### WORK REQUIRED
The entries below contain pictures, which are to be left out; write out exactly, and only, the lines from the line with "Angular Lines VI Wall Clock" up to and including the line with "biała wieża Fotografia Stock".

### SUPPLIED RECORDS
»»
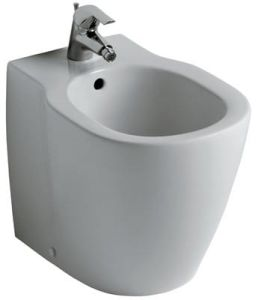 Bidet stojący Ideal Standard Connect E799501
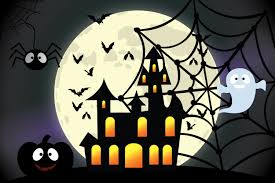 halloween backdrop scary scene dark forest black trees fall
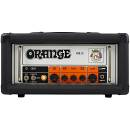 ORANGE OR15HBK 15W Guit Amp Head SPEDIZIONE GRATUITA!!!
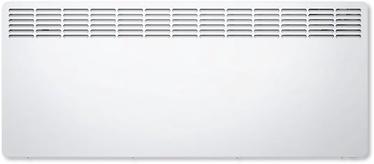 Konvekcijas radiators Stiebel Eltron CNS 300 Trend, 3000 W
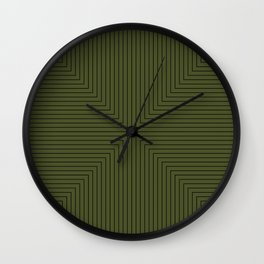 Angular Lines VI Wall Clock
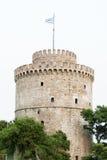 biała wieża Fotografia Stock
««
»»
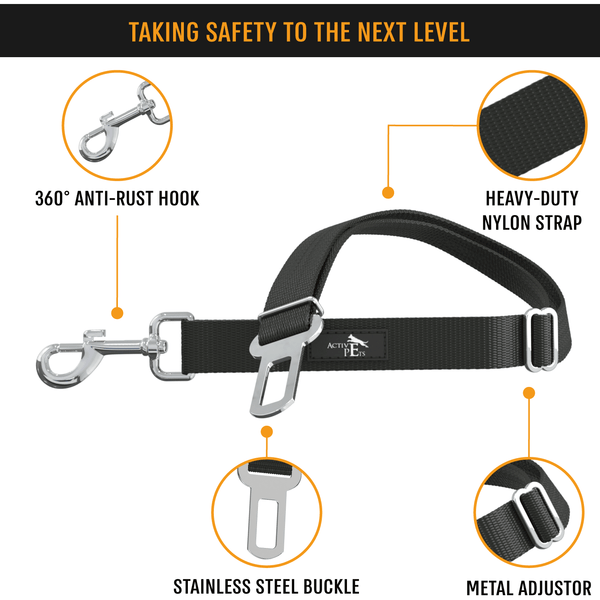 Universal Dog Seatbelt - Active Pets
««
### RESULT FOR THIS EXERCISE
 Angular Lines VI Wall Clock
 biała wieża Fotografia Stock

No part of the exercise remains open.